James, deep down knowing that he was the best person he could ever be, just smiled, staring happily into a bucket of water that sat at the end of his bed whenever he needed it. He was happy with his life, happy with how perfect everything was, and above all, he was happy with his bucket. He saw faces in it sometimes, faces he didn’t know, but they made him laugh, telling him jokes that only he could understand.
James knew that he was better than everyone else down this street, because, unlike them, he had his perfect life. Unlike them, he had his bucket. James, you see, always used to watch the others, always used to stare at them when they screamed or shouted into the sky, when they cried at the front step leading to their door. He never did that, never let emotion control him. He controlled emotion, just like he controlled the life he was living.

But every second he stared into the bucket, every second he spent waiting for the faces to appear and talk to him, the credits were ticking down. The moment they reached zero, the moment they finally stopped ticking, James fell to the ground, his eyes shutting as he woke up into the real world a final time.

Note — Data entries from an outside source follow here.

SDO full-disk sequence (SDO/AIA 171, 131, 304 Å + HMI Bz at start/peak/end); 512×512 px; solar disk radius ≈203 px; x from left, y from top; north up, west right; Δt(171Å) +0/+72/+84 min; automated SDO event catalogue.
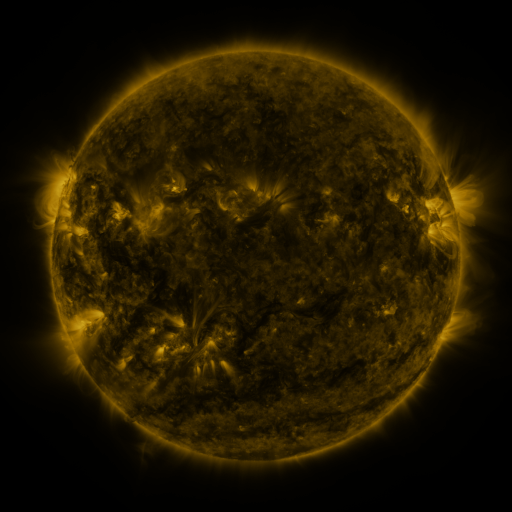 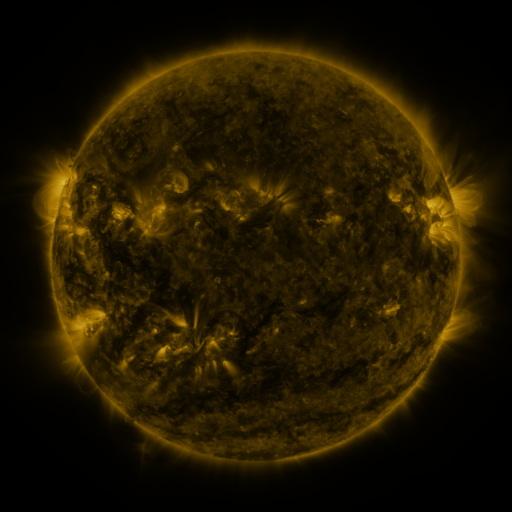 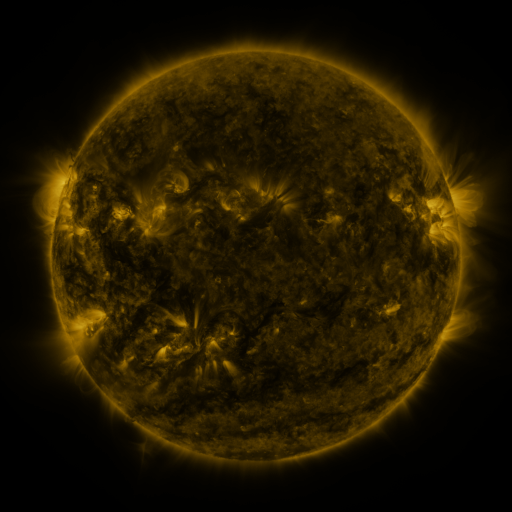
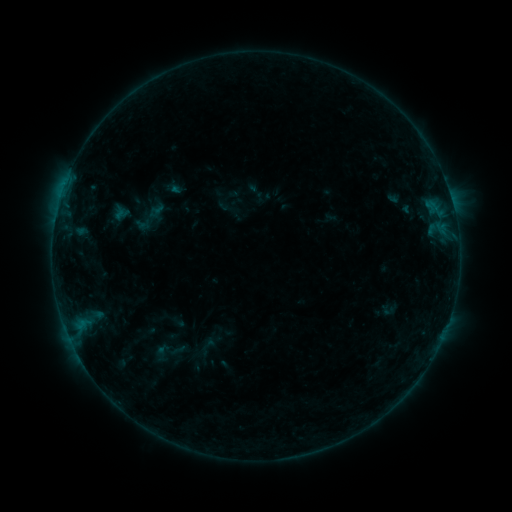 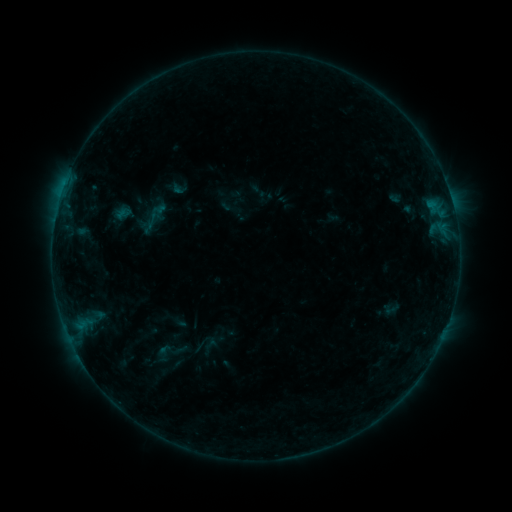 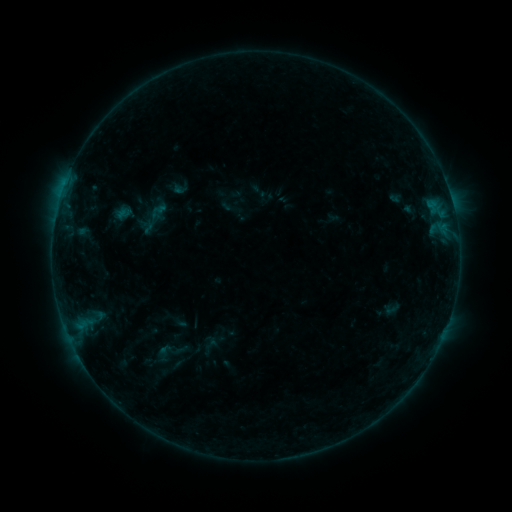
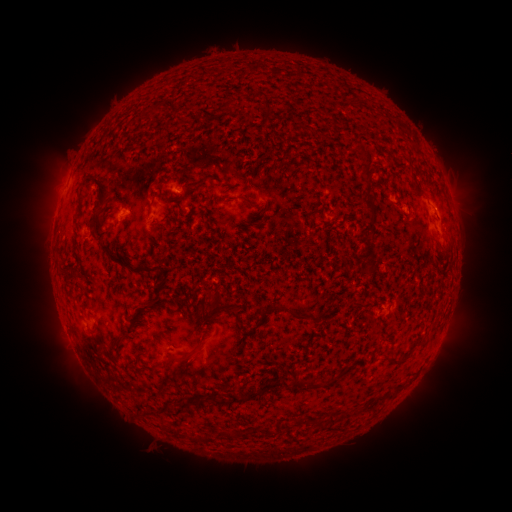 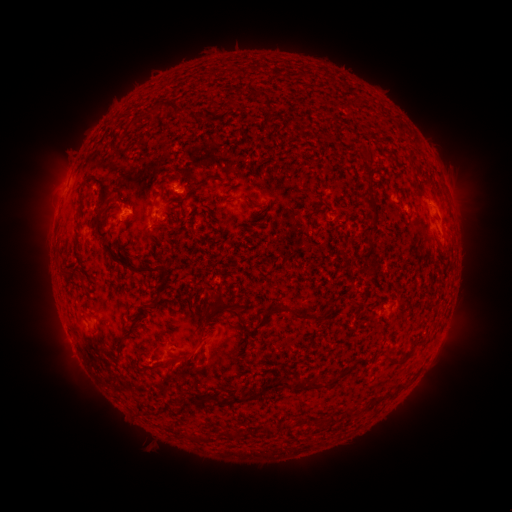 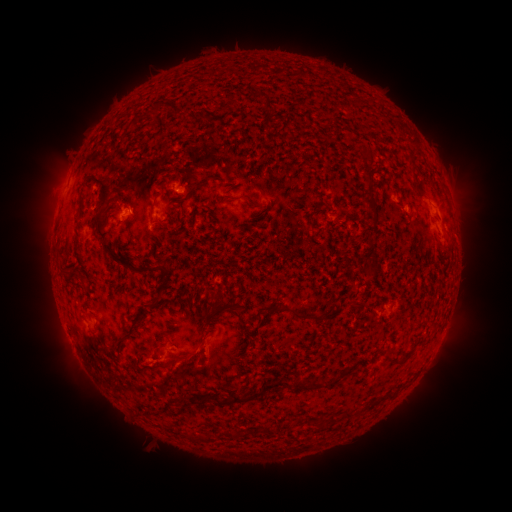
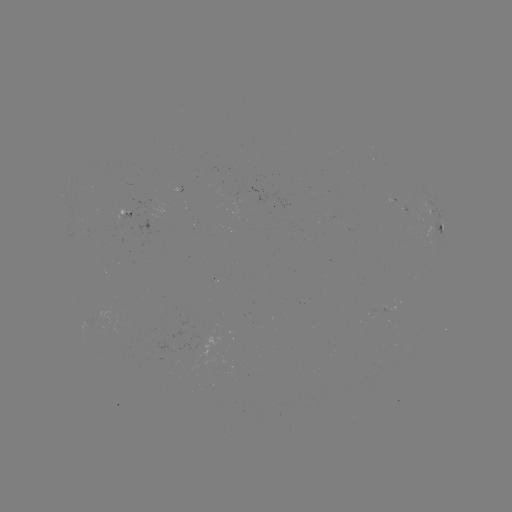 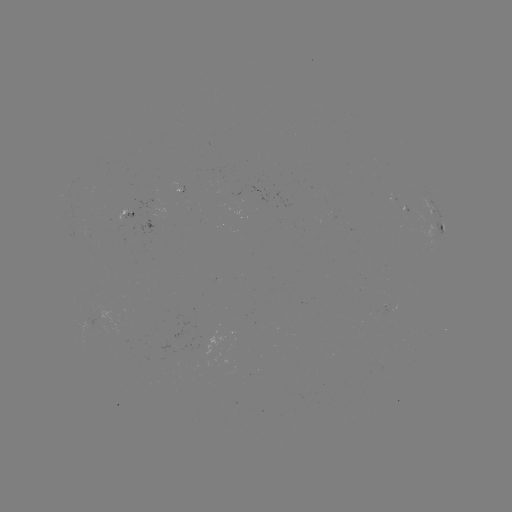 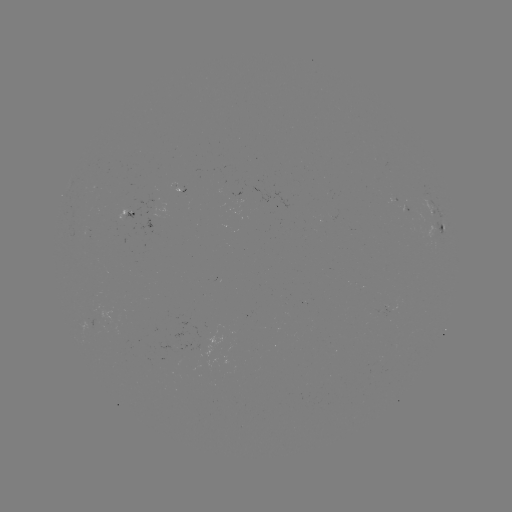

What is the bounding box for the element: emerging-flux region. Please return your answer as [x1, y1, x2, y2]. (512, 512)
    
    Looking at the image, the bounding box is [178, 186, 187, 204].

Colin unplugged the last chip from the huge computer in front of him, and shook his head, still stunned by how many life’s it could power. He looked down at the tiny chip in his hand, the tiny chip that contained every inch of a person’s mind, that turned all this information into a simple, fake computer program that would lead a simple, fake life, and he sighed.

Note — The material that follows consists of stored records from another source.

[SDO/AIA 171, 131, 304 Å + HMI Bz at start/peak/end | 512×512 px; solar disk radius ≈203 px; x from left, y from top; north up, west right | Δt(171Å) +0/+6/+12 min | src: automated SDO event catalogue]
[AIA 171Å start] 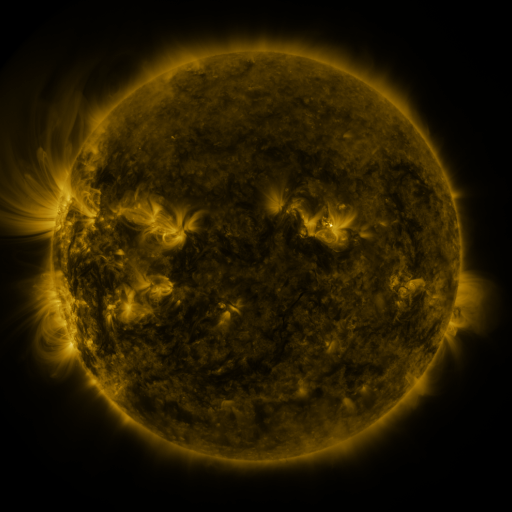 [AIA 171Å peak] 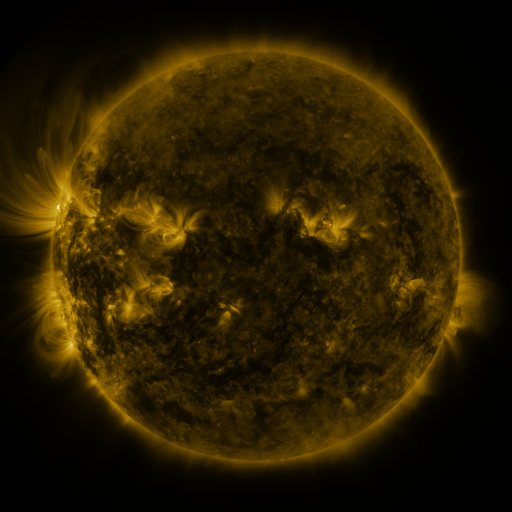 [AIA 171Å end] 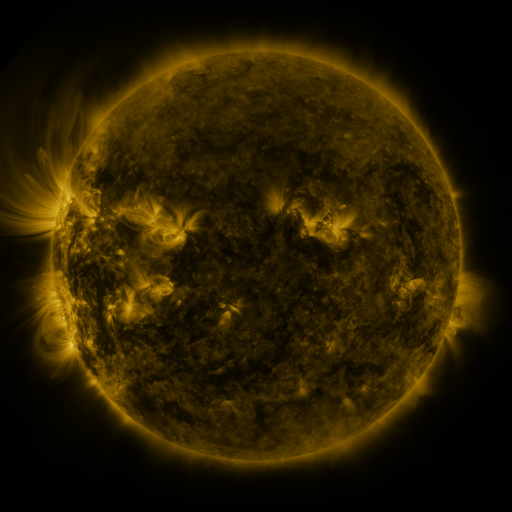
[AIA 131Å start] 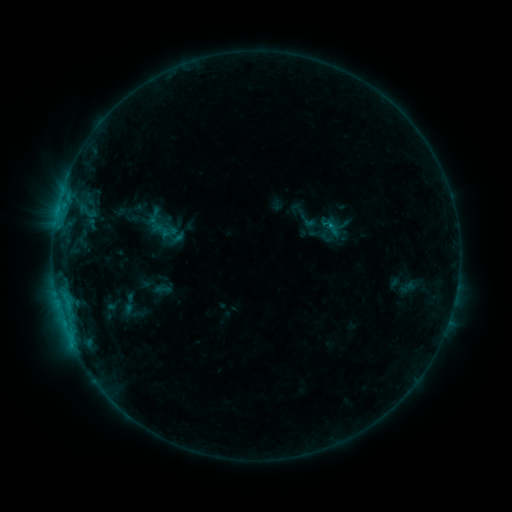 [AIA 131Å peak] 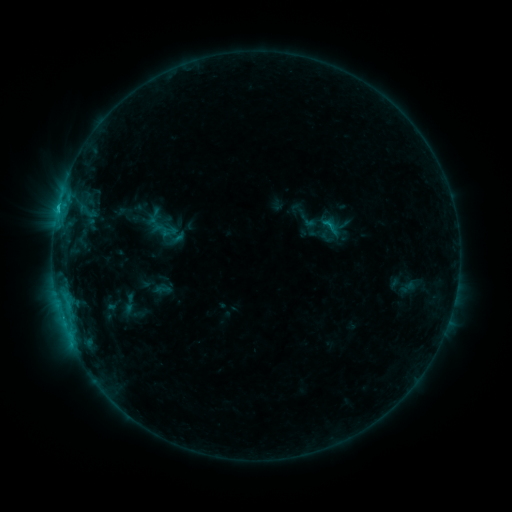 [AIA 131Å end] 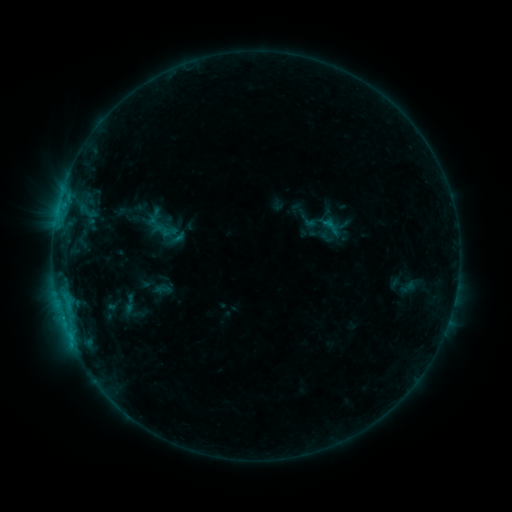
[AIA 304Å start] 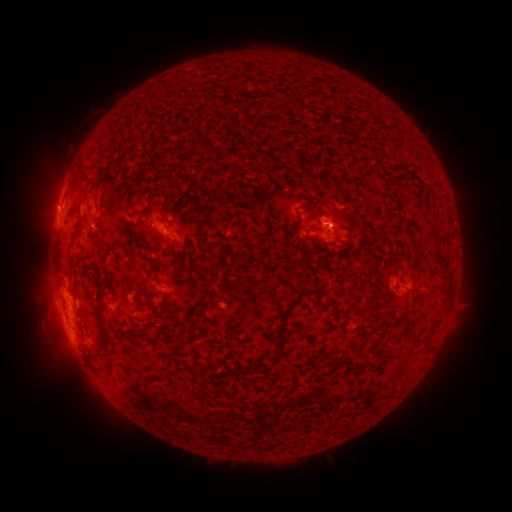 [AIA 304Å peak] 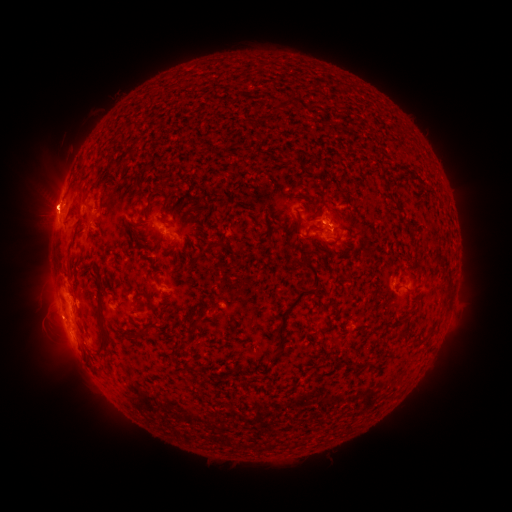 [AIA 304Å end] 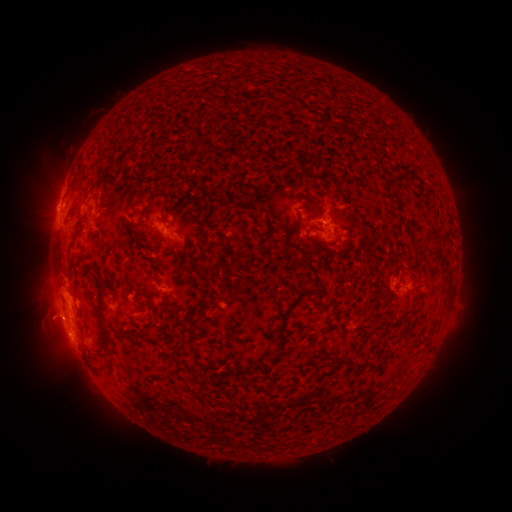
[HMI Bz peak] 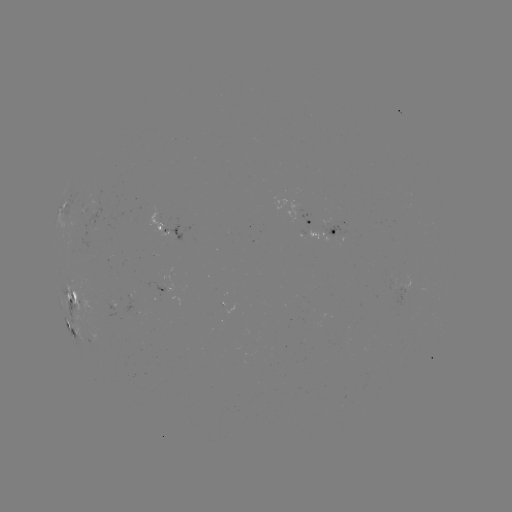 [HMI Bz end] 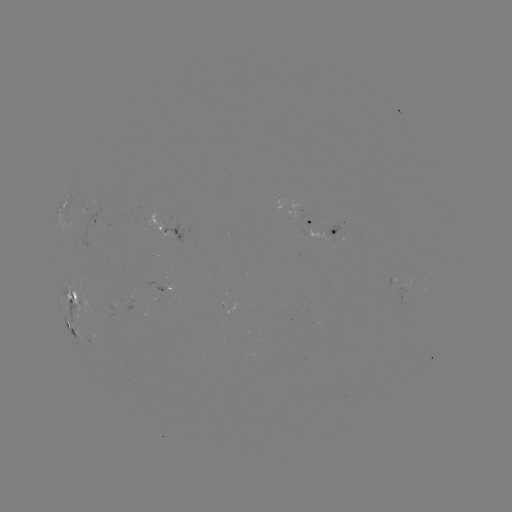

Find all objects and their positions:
C1.2 flare: (328, 229)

That was it for today, he realised, he had unplugged all that needed unplugging. Peter Branson, a world famous author, and even his family couldn’t pay for this simulated life any longer. It confused Colin as to why people paid for the service anyway, after all, their loved ones weren’t even truly alive, it was only their memories that were being sustained.

And then he looked down at Bobby Barrolers chip, a man who never stopped telling people how perfect his life was, how happy he was to die when he did. Still, though, his family spent the entire will that he left to them on buying him this fake life. They spent every penny on plunging wires into the dying man’s brain and turning everything that made him human into simple code, easily read by the super computer.
And then there was James Dredd. Even though Colin didn’t understand why people insisted on keeping loved ones alive through this ‘living on’ program, he couldn’t understand why anyone would pay for James ‘the drowner’ Dredd. The police caught him holding his fifth victims head in a bucket of water, smiling and laughing as he did it. Whoever was paying for this monster to be inside this machine had stopped, at least, and his chip could be burnt to ash like all the others.

Colin looked out of the huge glass window, down into the never-ending sea of smooth buildings, all crafted out of wonderful steel or shining glass. He gazed out across the night sky, a thousand stars showering light down upon him. He even started smiling at the sheer beauty of it all. It was all so perfect, all so unbelievable perfect. Suddenly, Colin fell to the ground, his eyes grew heavy, and he began to laugh. It was so perfect, so wonderfully perfect. Finally, never knowing what was happening, he fell into darkness. Colin fell awake.